Ridículo.
Somos gente sin fortuna, Carmen. Ya lo dicen, que unos nacen con
estrella, y nosotros seríamos los fulminados por el rayo en
mitad de un prado de vastas extensiones, o las víctimas del loco
de naturaleza psicópata, o los arrastrados por la corriente del
diluvio. Se lo iba diciendo mientras conducía dirección a
Sevilla, por la Nacional 630. Pasado el pueblo de Santa Olalla
contemplaron la escena dramática de un accidente, el camión
tumbado, las láminas de hierro que transportaba esparcidas por
la carretera, los cuerpos ensangrentados, el amasijo de hierros
en que habían quedado convertidos dos coches, las ambulancias,
la guardia civil, los gritos. Atravesaron con el ritmo del
corazón acelerado y las miradas afligidas. Somos gente sin
fortuna, Carmen, que hasta tenemos que ver el paisaje de la
desgracia en día tan bonito y radiante como el de hoy.

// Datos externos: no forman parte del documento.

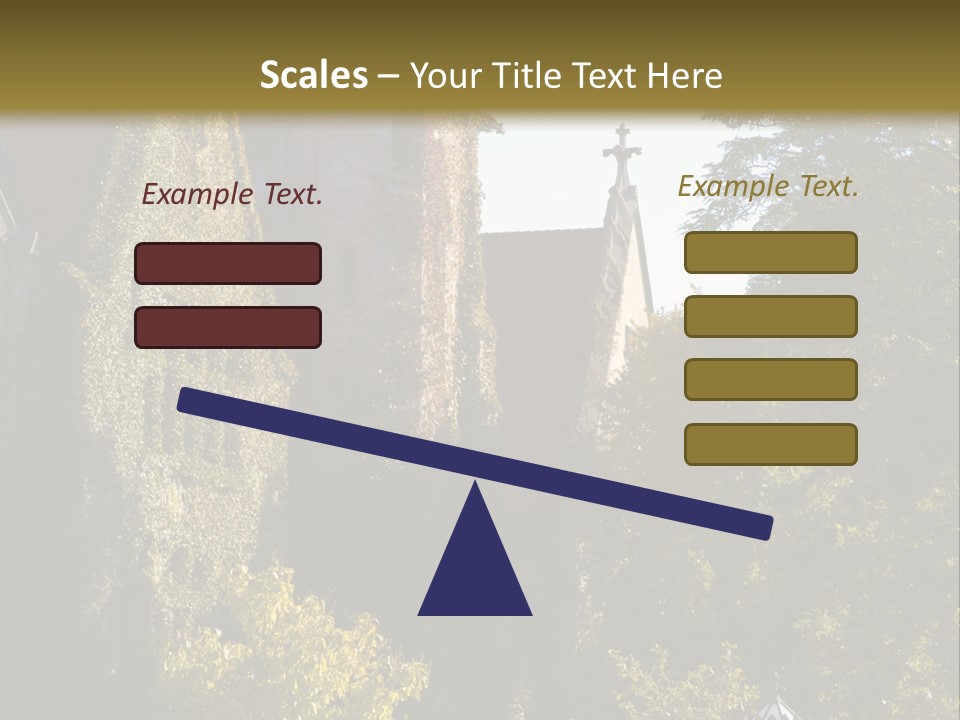 Scales – Your Title Text Here

Example Text.

Example Text.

Estamos
vivos, Carlos, siempre has sido un ridículo, le dijo ella con
desprecio.
Cuando se murió el sanguinario.
Aguardaban la llegada de la muerte. A uno le abordaba el miedo y
al otro la repugnancia por el tirano. El primero, apenas podía
dormir, pues temía la aparición del sueño dramático en la
oscuridad. El segundo no hacía más que vomitar y maldecir. Unos
días antes, se murió el sanguinario. El pueblo se echó a la
calle, los presos se convirtieron en héroes y el dictador tuvo
su grandioso funeral de Estado.
Suave.
De milagro, había esquivado la muerte en la guerra. Luego venció
al monstruo que estaba royendo en sus tripas. Dos años después
se salvó por centímetros de ser el blanco de la gárgola
desplomada. Después vino el atentado del once de Marzo, y al
salir de Atocha le zumbaron en los oídos las explosiones. Una
tarde cerró los ojos al calor de la chimenea y no volvió a
abrirlos. Traspasaba etéreo las fronteras de la vida, y flotaba
sobre un mundo desconocido. O sobre la nada.
De encargos.
El joven tenía poco tiempo, mucho miedo y bastantes deudas. Un
desastre sentimental y empezó a jugar. La muerte de la madre y
empezó a probar. Con la cocaína resurgía, volaba. Luego se
desplomaba. Antes de que las balas apaguen mi existencia en
cualquier callejón mugriento de esta inhóspita ciudad, habría de
ser yo el ejecutor, la mano asesina enviada por aquel que quiere
satisfacer los ardores de su venganza, y así podría pagar y
andar con más solvencia por el mundo, pues dicen por ahí que lo
de sicario trae mucha plata, se dijo una vez. Recibió el primer
encargo, pero no sabía que había otro por las calles de la
ciudad, con similares cometidos, siguiéndole los pasos, un tipo
que había liquidado a unos cincuenta hombres, hábil, rápido y
con sangre fría, Luciano el Diana, que nunca fallaba.